L’incredibile storia della Matrona di Mosca

L'incredibile storia della Matrona di Mosca

L’8 marzo non si celebra soltanto la Giornata della Donna ma anche la Santa Matrona di Mosca.

Matrona Dimitrievna Nikonova viene alla luce nel 1881 in un villaggio della regione di Tuva. Cieca dalla nascita, priva dei bulbi oculari, già dagli otto anni veniva reputata capace di chiaroveggenza e guarigioni miracolose.

Nel 1925 cacciata di casa dai suoi fratelli, atei e comunisti militanti, si trasferì a Mosca dove prosegui’ con la vita ascetica dedicata all’assistenza verso il prossimo. Una volta sparsa la voce delle sue straordinarie capacità erano in molti a recarsi da lei in cerca di aiuto e consigli spirituali. Numerosi sono gli episodi taumaturgici a lei attribuiti in questo periodo.

Durante la sua vita dovette subire la persecuzione del regime comunista fino al 1941 quando si racconta che lo stesso Stalin, in crisi a causa dell’avanzata dell’esercito tedesco verso Mosca, si recò da lei per chiedergli cosa avrebbe dovuto fare. La Matrona gli predisse la vittoria aggiungendo: “il popolo russo sarà con te se tu rimarrai al tuo posto”, in risposta Stalin promise di riaprire i luoghi di culto e fermare la repressione della Chiesa Ortodossa.
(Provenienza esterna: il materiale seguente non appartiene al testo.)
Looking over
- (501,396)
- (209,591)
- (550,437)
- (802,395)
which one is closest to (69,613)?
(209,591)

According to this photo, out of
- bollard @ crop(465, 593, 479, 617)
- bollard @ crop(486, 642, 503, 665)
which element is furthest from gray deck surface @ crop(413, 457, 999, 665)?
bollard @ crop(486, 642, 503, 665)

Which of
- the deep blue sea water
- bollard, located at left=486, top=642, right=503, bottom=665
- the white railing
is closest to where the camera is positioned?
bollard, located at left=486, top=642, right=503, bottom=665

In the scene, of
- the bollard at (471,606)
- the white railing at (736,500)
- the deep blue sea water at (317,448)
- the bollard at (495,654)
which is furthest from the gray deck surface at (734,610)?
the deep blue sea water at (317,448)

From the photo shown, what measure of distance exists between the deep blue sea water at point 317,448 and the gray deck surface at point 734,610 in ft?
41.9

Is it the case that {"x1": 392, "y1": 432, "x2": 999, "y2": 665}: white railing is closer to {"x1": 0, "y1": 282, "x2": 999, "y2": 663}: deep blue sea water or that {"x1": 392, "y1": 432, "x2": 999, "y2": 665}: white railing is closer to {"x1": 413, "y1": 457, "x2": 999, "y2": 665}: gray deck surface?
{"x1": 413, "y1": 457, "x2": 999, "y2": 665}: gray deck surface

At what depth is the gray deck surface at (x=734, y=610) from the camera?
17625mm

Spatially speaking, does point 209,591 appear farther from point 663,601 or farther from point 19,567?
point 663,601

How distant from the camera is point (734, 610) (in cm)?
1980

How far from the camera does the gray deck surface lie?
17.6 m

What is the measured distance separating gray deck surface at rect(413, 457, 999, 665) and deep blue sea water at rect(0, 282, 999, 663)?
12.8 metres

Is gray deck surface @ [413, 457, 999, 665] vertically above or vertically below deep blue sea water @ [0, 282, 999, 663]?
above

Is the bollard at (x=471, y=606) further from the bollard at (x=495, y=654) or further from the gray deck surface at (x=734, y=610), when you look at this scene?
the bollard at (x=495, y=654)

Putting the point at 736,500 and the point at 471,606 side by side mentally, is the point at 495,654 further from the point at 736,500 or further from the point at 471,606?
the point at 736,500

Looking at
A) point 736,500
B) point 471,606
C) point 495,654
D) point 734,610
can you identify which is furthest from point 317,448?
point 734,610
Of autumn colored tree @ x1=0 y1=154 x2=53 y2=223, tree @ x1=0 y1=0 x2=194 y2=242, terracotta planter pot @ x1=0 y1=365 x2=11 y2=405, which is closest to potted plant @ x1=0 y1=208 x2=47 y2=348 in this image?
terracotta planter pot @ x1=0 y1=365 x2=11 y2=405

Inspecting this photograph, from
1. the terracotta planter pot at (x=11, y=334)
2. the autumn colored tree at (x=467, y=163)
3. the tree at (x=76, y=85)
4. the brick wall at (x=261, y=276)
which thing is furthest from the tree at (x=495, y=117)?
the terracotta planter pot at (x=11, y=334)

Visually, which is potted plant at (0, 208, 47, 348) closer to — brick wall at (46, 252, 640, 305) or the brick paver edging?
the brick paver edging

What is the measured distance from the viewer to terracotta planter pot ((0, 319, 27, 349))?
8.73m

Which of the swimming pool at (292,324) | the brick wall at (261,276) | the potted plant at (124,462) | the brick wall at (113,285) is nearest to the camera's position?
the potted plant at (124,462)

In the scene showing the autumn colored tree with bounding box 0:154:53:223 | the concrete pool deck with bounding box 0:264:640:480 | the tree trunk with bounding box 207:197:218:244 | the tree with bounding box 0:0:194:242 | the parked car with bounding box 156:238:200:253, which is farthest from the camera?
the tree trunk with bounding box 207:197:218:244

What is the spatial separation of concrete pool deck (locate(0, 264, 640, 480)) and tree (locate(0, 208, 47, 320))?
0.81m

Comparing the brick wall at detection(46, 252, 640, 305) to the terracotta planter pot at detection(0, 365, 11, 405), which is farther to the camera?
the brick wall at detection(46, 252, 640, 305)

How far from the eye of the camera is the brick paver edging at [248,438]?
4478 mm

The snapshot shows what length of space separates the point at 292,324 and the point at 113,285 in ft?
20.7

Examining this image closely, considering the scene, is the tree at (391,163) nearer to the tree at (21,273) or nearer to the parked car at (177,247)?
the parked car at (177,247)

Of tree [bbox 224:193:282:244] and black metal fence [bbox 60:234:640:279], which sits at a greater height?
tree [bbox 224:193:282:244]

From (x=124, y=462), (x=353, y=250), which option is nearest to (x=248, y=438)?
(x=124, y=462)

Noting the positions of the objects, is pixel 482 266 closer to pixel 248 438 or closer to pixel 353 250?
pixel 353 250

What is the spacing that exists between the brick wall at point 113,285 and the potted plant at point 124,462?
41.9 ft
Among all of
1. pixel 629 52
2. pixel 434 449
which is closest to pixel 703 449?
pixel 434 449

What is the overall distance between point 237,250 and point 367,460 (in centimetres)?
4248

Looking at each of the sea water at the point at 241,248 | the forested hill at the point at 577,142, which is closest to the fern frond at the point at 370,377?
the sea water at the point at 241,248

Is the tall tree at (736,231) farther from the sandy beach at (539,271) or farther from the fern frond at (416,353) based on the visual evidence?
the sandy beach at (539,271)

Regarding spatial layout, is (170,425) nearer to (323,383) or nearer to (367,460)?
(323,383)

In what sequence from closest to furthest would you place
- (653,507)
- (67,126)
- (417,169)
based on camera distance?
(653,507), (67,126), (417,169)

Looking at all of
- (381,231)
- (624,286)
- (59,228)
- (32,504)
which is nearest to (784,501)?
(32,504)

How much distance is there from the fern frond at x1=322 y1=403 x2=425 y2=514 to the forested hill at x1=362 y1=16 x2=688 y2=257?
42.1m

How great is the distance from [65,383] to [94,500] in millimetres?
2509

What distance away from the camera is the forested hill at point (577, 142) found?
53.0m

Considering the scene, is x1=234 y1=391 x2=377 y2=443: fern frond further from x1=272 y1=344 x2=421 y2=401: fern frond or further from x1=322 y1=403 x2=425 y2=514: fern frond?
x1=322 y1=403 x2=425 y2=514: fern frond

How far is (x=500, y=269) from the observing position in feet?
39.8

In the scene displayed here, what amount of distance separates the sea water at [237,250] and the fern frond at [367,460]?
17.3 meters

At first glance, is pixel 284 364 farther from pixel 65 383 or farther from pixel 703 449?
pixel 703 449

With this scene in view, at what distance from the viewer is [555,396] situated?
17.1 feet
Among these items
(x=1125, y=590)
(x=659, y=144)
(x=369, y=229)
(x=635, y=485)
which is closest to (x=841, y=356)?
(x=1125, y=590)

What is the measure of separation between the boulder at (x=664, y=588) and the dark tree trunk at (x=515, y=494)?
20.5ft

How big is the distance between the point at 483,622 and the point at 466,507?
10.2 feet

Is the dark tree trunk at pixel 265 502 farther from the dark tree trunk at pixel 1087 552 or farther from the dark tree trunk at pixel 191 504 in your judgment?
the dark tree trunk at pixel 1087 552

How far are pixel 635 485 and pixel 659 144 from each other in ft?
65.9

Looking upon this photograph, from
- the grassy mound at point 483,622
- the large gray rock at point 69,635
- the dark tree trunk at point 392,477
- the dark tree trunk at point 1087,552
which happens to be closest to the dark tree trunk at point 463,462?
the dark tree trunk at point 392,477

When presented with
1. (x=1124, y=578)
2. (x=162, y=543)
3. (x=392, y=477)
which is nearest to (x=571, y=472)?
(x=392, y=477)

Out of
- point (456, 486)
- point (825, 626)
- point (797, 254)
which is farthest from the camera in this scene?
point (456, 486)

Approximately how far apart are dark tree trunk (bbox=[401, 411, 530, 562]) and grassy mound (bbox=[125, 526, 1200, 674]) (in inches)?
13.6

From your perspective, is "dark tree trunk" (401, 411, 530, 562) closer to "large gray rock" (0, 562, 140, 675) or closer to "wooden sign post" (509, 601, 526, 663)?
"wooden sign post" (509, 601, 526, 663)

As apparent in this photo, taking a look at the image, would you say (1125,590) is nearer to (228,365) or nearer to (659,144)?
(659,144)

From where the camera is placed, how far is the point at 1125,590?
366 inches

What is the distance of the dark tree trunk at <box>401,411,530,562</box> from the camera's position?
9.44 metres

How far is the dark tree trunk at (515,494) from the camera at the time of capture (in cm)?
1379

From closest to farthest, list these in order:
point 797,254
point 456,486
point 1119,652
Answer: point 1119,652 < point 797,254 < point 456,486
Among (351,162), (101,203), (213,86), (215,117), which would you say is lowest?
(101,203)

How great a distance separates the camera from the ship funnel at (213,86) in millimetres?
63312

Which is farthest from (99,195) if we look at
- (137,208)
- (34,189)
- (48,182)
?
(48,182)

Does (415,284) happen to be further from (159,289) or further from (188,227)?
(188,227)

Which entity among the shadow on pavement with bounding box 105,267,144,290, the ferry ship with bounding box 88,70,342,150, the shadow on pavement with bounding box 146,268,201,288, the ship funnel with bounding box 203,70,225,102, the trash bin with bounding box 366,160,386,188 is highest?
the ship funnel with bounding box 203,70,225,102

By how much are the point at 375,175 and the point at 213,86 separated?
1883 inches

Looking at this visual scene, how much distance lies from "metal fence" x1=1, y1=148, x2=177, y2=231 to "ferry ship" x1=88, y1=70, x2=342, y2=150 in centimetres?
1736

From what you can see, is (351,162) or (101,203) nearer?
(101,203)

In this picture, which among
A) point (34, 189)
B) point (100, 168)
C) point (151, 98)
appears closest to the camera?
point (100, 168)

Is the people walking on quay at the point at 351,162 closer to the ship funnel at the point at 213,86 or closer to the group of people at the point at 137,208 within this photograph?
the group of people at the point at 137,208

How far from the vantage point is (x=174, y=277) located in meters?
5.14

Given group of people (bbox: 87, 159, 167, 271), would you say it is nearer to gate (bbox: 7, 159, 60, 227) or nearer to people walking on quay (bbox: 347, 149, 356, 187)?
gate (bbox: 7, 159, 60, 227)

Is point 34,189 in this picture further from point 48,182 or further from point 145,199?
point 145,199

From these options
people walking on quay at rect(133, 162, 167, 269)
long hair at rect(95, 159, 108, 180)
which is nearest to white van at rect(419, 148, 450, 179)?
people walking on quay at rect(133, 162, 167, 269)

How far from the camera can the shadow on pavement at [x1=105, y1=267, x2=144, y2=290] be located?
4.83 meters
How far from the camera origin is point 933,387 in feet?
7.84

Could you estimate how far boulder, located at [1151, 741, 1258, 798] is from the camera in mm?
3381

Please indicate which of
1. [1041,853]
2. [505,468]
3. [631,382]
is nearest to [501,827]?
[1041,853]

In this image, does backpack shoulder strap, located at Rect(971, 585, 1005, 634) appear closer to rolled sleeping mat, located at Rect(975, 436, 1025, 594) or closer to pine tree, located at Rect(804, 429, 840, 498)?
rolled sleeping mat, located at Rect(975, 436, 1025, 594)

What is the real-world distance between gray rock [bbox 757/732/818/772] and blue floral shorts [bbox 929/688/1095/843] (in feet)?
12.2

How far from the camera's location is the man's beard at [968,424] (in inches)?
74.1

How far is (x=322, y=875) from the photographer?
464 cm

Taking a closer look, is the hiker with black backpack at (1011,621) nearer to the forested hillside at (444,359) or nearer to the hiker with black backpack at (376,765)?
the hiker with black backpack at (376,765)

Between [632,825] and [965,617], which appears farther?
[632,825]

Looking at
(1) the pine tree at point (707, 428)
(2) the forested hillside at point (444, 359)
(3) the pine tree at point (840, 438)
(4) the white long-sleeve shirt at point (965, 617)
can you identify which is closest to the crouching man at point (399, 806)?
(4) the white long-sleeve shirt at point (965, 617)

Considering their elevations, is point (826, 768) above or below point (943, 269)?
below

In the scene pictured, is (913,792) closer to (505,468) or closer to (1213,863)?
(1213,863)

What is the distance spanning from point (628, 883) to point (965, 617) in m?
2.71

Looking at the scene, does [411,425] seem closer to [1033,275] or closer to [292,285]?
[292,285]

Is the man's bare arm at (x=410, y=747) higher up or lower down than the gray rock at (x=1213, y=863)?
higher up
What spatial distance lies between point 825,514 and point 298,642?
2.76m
Dopo la sua morte avvenuta nel 1952, il culto della Matrona di Mosca acquisì enorme popolarità in tutta la Russia con la caduta del comunismo e in seguito anche alla pubblicazione nel 1993 della sua biografia scritta da una amica che aveva convissuto con lei negli ultimi anni di vita.

Nel 1998 le sue reliquie furono traslate nel Monastero dell’Intercessione a Mosca, dove anche al giorno d’oggi sono oggetto di pellegrinaggio per moltissimi fedeli, e l’anno successivo fu canonizzata.